━━ Information supplied

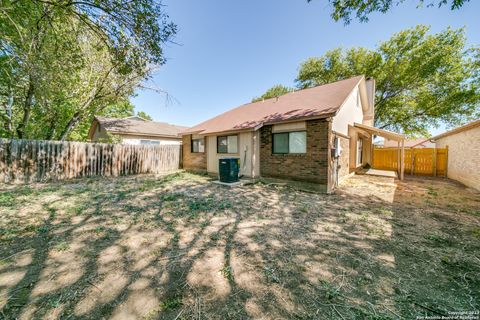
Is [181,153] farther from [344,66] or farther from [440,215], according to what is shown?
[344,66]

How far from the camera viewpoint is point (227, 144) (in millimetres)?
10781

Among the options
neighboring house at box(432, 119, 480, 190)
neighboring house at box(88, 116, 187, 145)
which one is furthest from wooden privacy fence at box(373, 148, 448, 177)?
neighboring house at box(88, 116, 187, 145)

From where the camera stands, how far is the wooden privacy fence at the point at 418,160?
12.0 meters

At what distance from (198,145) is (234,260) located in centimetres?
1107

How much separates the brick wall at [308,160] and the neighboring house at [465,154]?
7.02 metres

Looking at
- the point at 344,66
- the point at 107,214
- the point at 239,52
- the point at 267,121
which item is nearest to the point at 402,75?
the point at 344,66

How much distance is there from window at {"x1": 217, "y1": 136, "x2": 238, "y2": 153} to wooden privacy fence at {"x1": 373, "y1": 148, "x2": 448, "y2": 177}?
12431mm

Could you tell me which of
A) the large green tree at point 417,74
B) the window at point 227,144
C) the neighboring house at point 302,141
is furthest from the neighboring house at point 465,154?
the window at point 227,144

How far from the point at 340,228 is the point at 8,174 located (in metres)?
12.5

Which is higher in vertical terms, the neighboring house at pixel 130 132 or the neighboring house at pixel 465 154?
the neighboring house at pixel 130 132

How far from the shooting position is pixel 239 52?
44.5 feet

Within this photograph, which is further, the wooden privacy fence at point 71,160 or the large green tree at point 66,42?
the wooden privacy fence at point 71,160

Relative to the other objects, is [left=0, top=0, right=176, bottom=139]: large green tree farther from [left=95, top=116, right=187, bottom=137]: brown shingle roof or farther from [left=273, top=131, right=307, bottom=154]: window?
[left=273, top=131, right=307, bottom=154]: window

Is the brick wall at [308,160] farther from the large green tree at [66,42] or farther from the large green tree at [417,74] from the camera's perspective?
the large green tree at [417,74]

━━━━

> Task description: Retype all of the entries above word for word, without the pictures.

> Solution for this problem:
Is [181,153] farther from [344,66] or farther from [440,215], according to what is shown?
[344,66]

How far from the camera viewpoint is point (227, 144) (in millimetres)?
10781

Among the options
neighboring house at box(432, 119, 480, 190)
neighboring house at box(88, 116, 187, 145)
which one is furthest from wooden privacy fence at box(373, 148, 448, 177)?
neighboring house at box(88, 116, 187, 145)

From where the camera stands, how far is the wooden privacy fence at the point at 418,160?
12.0 meters

At what distance from (198,145) is (234,260) located in centimetres?
1107

How much separates the brick wall at [308,160] and the neighboring house at [465,154]?
7.02 metres

Looking at
- the point at 344,66
- the point at 107,214
- the point at 239,52
- the point at 267,121
which item is nearest to the point at 402,75?
the point at 344,66

How much distance is there from window at {"x1": 217, "y1": 136, "x2": 238, "y2": 153} to wooden privacy fence at {"x1": 373, "y1": 148, "x2": 448, "y2": 177}?
12431mm

Could you tell me which of
A) the large green tree at point 417,74
B) the window at point 227,144
C) the neighboring house at point 302,141
is furthest from the neighboring house at point 465,154?
the window at point 227,144

How far from the point at 340,228 is the point at 8,174 located (in metres)?
12.5

Which is higher in vertical terms, the neighboring house at pixel 130 132 or the neighboring house at pixel 465 154?
the neighboring house at pixel 130 132

How far from the shooting position is pixel 239 52?
44.5 feet

Within this photograph, which is further, the wooden privacy fence at point 71,160 or the large green tree at point 66,42?
the wooden privacy fence at point 71,160

Relative to the other objects, is [left=0, top=0, right=176, bottom=139]: large green tree farther from [left=95, top=116, right=187, bottom=137]: brown shingle roof or farther from [left=273, top=131, right=307, bottom=154]: window?
[left=273, top=131, right=307, bottom=154]: window

Is the brick wall at [308,160] farther from the large green tree at [66,42] or farther from the large green tree at [417,74] from the camera's perspective?
the large green tree at [417,74]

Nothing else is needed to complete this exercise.